───── LISTED ENTRIES
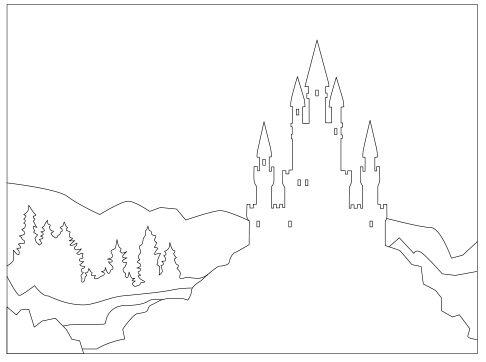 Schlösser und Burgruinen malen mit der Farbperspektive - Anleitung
──────────
───── LISTED ENTRIES
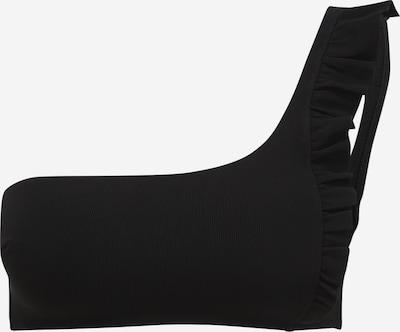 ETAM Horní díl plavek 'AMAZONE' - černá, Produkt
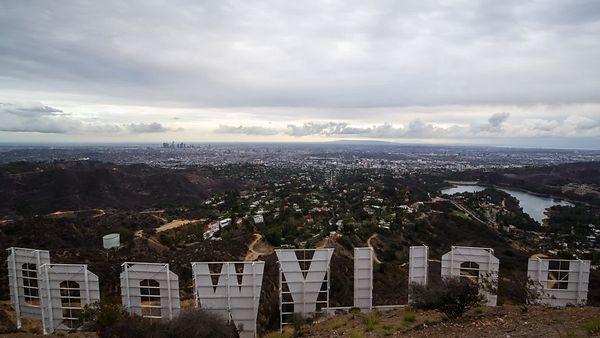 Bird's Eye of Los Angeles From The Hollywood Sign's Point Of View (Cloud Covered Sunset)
──────────
───── LISTED ENTRIES
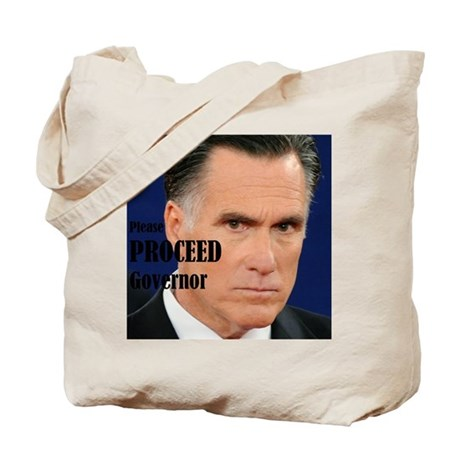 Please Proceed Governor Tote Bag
──────────
## EXERCISE BRIEF:
Beginning at the line above that contains "ETAM Horní díl" and going on through the line that contains "Bird's Eye of", please copy every line exactly, leaving the pictures out and adding nothing.

## RESULT OF THIS TASK:
 ETAM Horní díl plavek 'AMAZONE' - černá, Produkt
 Bird's Eye of Los Angeles From The Hollywood Sign's Point Of View (Cloud Covered Sunset)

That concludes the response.